Ben’s comment about the Gulf of Maine being the fastest warming body of water concerns me. As climate change progresses the lobsters will move north to find colder water. The Portland Press Harold informs us that lobsters have already abandoned Long Island Sound, retreating from warming waters (Woodard). I am concerned because as lobsters move north and out of Maine’s lobster gang territories, then the lobsters will not be protected or properly managed. The lobsters will be exploited because the public, who remains uneducated on and inexperienced with lobster fishing, will have full access to the valuable species.
Economically, the lobster gangs of Maine have slowed time-space-compression by caring for their lobster farms, not allowing the lobsters to be exploited, and therefore not forcing new markets to be introduced. As the waters continue to warm, I hope lobster gang territories mobilize north so the lobster market can be sustained.
Colin Woodard — http://www.pressherald.com/2015/10/25/climate-change-imperils-gulf-maine-people-plants-species-rely/
Lobstering as a Place
The evolution of lobstering is a testament to the familial culture it creates in mid coast Maine. The family ties make community so important, while the micro-industry is slow to change because of deep tradition. New mapping and hauling technology is absent on the skiffs of young soon to be captains; parents and grandparents want their children lobster fishing the same way they did 20 or 50 years ago. The cyclical nature of lobstering families mirror the cycles of seasons; with the summer comes new fishing weather, just as it does new lineages in a lobstering family. In the same sense, older generations move on while passing their skills to younger ones, and the cycle begins again.
The harsh Maine fishing weather wears off on lobstering communities that face serious challenges with drug and alcohol abuse. On the contrary, there is a prestige and admiration held in lobstering that creates a culture and environment–a place–that is very unique and separated from outsiders. This is likely because of their own identity or understanding of place, that they embody working class “skill, courage, and tenacity” that Acheson observed. This is arguably the largest challenge that tourists face; people who come from cities with 21st century identities and cultures enter a place where ruggedness and sacrifice embody the lobsterman’s community and upbringing.

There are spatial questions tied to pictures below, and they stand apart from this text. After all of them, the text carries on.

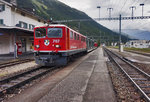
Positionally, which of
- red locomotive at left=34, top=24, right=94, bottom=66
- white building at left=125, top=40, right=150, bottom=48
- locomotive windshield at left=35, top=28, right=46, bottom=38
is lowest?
red locomotive at left=34, top=24, right=94, bottom=66

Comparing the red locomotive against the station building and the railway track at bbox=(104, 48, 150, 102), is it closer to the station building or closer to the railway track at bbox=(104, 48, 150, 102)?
the railway track at bbox=(104, 48, 150, 102)

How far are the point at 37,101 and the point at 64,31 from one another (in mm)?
6293

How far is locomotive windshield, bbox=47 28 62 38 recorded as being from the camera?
382 inches

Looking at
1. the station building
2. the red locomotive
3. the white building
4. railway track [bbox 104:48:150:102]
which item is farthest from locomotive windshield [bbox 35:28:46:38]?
the white building

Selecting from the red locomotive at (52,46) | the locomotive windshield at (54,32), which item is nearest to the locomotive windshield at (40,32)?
the red locomotive at (52,46)

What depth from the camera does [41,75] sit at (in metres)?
7.70

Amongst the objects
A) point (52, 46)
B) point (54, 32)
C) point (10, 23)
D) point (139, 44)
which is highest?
point (10, 23)

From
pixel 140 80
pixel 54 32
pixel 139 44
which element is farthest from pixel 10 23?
pixel 139 44

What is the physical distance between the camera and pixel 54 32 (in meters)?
9.80

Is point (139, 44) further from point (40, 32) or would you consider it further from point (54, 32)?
point (40, 32)

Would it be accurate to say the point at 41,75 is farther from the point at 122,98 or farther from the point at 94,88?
the point at 122,98

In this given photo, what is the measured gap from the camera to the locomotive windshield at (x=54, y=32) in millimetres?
9711

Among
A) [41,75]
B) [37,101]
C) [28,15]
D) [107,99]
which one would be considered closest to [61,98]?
[37,101]

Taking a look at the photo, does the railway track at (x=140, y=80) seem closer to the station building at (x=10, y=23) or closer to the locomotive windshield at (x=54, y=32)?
the locomotive windshield at (x=54, y=32)
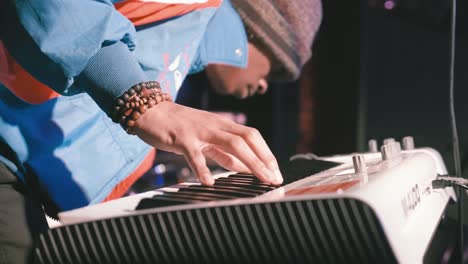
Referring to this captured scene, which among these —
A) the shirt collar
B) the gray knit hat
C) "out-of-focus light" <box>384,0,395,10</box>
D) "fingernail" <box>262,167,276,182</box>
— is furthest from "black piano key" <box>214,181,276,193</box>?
"out-of-focus light" <box>384,0,395,10</box>

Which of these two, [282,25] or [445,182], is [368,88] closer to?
[282,25]

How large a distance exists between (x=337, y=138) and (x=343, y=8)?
89 cm

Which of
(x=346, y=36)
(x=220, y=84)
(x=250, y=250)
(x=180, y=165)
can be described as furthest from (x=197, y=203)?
(x=346, y=36)

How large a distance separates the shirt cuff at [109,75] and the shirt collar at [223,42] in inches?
27.7

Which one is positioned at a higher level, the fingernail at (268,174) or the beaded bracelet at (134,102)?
the beaded bracelet at (134,102)

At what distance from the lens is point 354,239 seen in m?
0.50

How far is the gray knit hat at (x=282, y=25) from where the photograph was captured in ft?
5.08

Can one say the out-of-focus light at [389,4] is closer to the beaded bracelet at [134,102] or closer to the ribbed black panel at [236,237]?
the beaded bracelet at [134,102]

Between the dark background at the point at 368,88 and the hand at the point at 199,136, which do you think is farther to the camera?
the dark background at the point at 368,88

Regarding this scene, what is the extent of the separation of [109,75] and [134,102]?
60 millimetres

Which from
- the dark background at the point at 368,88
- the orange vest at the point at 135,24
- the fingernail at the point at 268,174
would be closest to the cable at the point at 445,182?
the fingernail at the point at 268,174

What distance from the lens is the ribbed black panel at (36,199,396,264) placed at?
0.50 m

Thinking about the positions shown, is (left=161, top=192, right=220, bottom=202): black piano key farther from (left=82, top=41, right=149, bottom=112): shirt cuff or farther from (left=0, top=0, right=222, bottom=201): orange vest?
(left=0, top=0, right=222, bottom=201): orange vest

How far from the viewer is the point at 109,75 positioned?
703mm
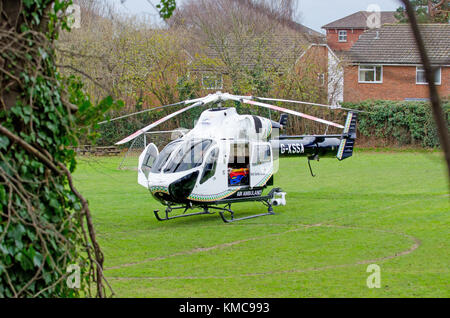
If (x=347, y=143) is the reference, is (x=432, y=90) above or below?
above

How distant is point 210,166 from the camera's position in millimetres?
13508

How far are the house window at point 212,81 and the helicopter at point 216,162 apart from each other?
59.3 feet

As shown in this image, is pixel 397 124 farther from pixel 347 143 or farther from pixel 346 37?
pixel 346 37

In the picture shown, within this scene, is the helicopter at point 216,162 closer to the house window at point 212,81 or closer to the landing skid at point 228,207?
the landing skid at point 228,207

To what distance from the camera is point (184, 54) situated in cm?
3516

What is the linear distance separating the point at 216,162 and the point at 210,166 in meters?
0.17

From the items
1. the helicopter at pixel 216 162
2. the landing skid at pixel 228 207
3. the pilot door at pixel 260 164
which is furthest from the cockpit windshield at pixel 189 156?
the pilot door at pixel 260 164

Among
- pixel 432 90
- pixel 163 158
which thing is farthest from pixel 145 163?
pixel 432 90

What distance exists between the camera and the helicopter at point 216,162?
43.3 feet

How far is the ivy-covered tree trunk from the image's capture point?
450 centimetres

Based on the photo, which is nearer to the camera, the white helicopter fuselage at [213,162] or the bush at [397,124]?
the white helicopter fuselage at [213,162]

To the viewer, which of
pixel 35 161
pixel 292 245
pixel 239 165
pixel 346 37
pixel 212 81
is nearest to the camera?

As a local who doesn’t come from a fishing family, I’ve felt removed from that timeless world on the islands and on the peninsula. Acheson describes the sea as “alien”, and I think the foreignness of the sea promulgates this separation between lobsterman and the outsider; the placelessness of the islands pushes them further from the outside. From lingo to traps to clothing to boats, the culture remains uniform over generations, while Rockland and other places undergo a search for a new identity of place. The concept that lobstering is almost paused in time, while the rest of the world evolves, is a really incredible representation of the midcoast and the identity crisis that culture creates when defining place.